### PROBLEM DETAILS
A single number is required: the count of lines in the records below that contain the word "sequence".

### LISTED ENTRIES
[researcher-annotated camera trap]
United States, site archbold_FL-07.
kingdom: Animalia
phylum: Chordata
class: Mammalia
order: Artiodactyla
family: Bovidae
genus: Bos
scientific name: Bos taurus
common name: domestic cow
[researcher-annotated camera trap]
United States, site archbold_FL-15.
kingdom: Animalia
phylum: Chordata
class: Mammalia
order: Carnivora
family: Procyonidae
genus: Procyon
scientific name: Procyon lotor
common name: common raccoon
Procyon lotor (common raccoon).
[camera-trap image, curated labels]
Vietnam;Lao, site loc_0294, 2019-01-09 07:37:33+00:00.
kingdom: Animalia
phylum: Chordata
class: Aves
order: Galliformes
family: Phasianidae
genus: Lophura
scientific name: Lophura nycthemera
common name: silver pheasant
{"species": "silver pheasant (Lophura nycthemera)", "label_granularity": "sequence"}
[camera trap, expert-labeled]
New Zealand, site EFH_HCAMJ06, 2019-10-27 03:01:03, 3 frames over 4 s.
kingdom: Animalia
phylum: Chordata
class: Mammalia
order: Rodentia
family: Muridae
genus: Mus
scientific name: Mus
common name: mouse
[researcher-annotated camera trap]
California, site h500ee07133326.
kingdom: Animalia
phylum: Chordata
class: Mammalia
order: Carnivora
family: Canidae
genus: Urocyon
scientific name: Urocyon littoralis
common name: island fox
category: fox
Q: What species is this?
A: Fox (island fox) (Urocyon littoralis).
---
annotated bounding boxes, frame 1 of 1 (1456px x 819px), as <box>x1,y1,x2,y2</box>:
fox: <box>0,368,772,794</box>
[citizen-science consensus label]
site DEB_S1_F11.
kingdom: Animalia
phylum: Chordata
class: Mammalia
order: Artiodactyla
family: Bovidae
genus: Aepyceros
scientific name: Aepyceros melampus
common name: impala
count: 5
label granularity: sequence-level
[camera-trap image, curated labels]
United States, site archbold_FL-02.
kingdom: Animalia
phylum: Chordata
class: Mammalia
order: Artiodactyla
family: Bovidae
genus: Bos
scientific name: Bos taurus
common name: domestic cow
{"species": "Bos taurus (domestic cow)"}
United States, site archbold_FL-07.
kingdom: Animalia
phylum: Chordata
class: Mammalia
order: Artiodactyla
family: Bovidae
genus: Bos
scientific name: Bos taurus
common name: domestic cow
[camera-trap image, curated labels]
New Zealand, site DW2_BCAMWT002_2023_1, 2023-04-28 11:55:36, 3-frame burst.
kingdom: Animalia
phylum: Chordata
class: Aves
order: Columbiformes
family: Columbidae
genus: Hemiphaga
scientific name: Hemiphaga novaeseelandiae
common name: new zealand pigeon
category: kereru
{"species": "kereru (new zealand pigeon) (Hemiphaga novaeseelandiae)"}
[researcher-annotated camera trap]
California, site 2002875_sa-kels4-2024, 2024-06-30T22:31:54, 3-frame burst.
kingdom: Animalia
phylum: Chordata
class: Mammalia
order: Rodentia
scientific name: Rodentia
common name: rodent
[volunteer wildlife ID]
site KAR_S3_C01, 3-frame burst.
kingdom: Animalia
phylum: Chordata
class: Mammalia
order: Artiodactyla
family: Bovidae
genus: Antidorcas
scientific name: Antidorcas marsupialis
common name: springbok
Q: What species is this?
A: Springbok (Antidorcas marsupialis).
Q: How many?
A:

### RESULT BELOW
2